Start of Document text
Application should be thorough and include all likely areas of flea development. Carpets, throw rugs, under and behind beds and furniture, and beneath sofa cushions on which pets sleep should all be treated.

Pay particular attention to where pets spend much of their time since this is where most of the eggs, larvae and pupae will be concentrated. For example, if the family cat sleeps on a chair or hides under a bed, these areas should be treated as well. Hardwood, tile and concrete floors generally do not need to be treated, but should be vacuumed.

People and pets should remain off treated surfaces until the spray has dried. This may take a few hours depending on carpet type, ventilation, and method of application (aerosols tending to dry faster than liquids).

Even after treatment, expect to see some fleas for a few weeks or longer. These are often newly emerged adults, which have not yet succumbed to the insecticide. Instead of retreating immediately, continue to vacuum. As mentioned earlier, vacuuming stimulates insecticide-resistant flea pupae/cocoons to hatch, bringing emerging adults into contact with the treatment sooner.

If adult fleas continue to be seen beyond 4 weeks, retreatment of the premises and/or pets may be necessary. Homeowners not wanting to treat premises themselves can enlist the services of a professional pest control firm.

A form of treatment NOT recommended for fleas involves using total-release insect foggers, sometimes referred to as “bug bombs”. While insecticide foggers require little effort to use, they are seldom effective against fleas or other household pests. This is partly because the ingredients are released upwards into the air and often do not reach into hidden areas of flea development.

Besides their lack of effectiveness, the ingredients in total-release insect foggers may be flammable when dispensed near open flame. (For more on these non-recommended products, see University of Kentucky Entomology Entfact-643, Limitations of Home Insect Foggers.)


Flea Traps – Flea traps utilizing a light and a glue board can be useful in capturing adult fleas and monitoring the status of treatment. The traps will not eliminate an infestation unless used in combination with other methods. One of the most effective flea traps on the market uses an alternating on-off (green) light to simulate the shadow of a passing animal.
End of Document text
_Task prompt_. Carry on the flea-control text from its last sentence, picking up after the description of light-and-glue-board traps.
Start of Record excerpts
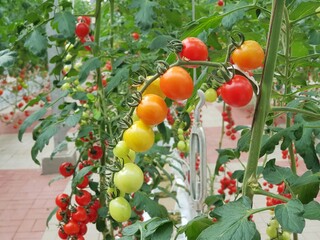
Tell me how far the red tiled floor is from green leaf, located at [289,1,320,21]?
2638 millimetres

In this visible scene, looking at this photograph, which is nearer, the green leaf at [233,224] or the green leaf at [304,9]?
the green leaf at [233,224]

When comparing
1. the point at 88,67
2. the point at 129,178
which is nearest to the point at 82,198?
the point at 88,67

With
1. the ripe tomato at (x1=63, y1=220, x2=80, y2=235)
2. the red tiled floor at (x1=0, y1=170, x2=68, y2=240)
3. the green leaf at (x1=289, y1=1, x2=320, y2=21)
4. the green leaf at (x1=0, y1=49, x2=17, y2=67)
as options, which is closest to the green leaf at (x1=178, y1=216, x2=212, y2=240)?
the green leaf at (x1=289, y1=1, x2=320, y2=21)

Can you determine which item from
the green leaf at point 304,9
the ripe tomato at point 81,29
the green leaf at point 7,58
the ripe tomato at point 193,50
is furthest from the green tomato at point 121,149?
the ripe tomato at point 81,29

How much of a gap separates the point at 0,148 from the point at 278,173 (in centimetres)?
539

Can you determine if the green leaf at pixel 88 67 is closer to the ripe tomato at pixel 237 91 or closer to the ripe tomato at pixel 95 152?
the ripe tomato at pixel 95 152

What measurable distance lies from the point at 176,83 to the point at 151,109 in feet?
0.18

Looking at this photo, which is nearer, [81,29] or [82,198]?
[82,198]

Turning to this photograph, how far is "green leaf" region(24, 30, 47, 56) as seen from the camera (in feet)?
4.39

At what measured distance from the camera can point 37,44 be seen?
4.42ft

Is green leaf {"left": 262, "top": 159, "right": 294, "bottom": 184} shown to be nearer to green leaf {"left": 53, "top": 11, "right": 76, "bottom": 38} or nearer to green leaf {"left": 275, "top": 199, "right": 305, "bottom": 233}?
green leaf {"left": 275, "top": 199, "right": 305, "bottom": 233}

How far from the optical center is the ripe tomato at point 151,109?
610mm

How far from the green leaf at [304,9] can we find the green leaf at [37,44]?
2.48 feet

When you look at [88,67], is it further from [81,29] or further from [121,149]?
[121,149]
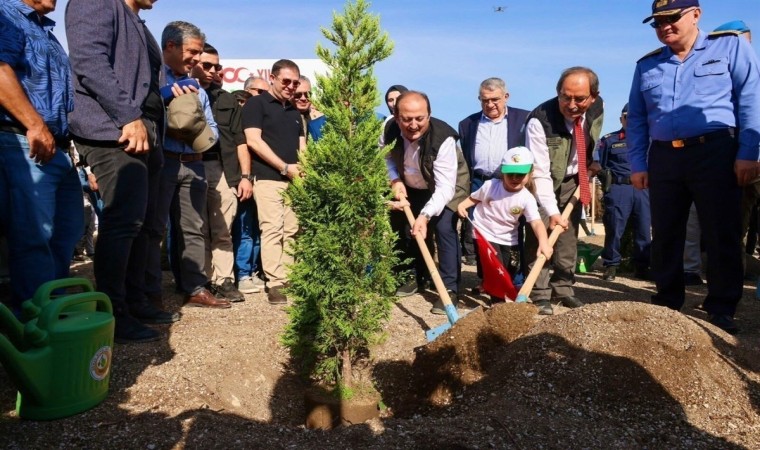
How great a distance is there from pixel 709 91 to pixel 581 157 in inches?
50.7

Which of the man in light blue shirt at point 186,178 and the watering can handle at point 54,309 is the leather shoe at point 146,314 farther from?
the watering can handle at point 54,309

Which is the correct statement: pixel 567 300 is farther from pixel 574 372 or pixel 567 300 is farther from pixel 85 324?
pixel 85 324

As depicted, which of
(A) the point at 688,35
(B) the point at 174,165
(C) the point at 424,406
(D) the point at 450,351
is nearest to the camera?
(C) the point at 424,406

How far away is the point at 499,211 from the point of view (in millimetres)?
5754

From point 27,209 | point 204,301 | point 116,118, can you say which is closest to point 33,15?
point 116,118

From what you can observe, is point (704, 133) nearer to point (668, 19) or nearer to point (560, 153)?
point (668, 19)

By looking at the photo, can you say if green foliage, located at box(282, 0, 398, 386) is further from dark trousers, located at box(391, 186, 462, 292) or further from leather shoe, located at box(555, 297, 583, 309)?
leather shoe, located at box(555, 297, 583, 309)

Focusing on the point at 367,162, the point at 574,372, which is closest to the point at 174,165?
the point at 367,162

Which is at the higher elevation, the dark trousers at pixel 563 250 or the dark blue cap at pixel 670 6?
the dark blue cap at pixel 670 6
End of Record excerpts
_Solved problem_.
Research has shown that fleas respond to green light more than other wavelengths. The device, myFleaTrap®, can be purchased online.

Treatment of Yard

Most flea problems can be eliminated by treating the pet and if needed the interior of the home. If pets spend most of their time outdoors, it may also be useful to treat the yard. One way to assess if the yard (or other areas) is flea-infested is to walk the property wearing white athletic socks, pulled high on the leg. If adult fleas are present, they will be seen against the white background of the socks.

Similar to indoor treatments, outdoor treatments should focus on areas where pets rest, sleep, and run, e.g., doghouse and kennel areas, along fences, under decks, and next to the foundation. It is seldom necessary to treat the entire yard, or areas exposed to full sun since these areas are less preferred for flea development.

Insecticide formulations containing an insect growth-regulating ingredient such as pyriproxyfen (Archer® Insect Growth Regulator, NyGuard® IGR Concentrate) prevent hatching/development of flea eggs and larvae for several months.

Diluted in water, the insecticides can be applied with a hose-end or pump-up sprayer. Such treatments can also help prevent/suppress fleas in commercial kennels and animal shelters.

Fleas in the Absence of Pets

As mentioned earlier, animals other than pets can harbor fleas. When fleas are infesting a home and no pets are present, raccoons, opossums, skunks or squirrels often are the culprit.

A family of raccoons or opossums in the attic or chimney, or a skunk or feral cat living beneath a home can be a cryptic source of fleas entering the living spaces. In such cases, the feral animals should be removed by a nuisance wildlife or pest control professional and the home treated in the manner above.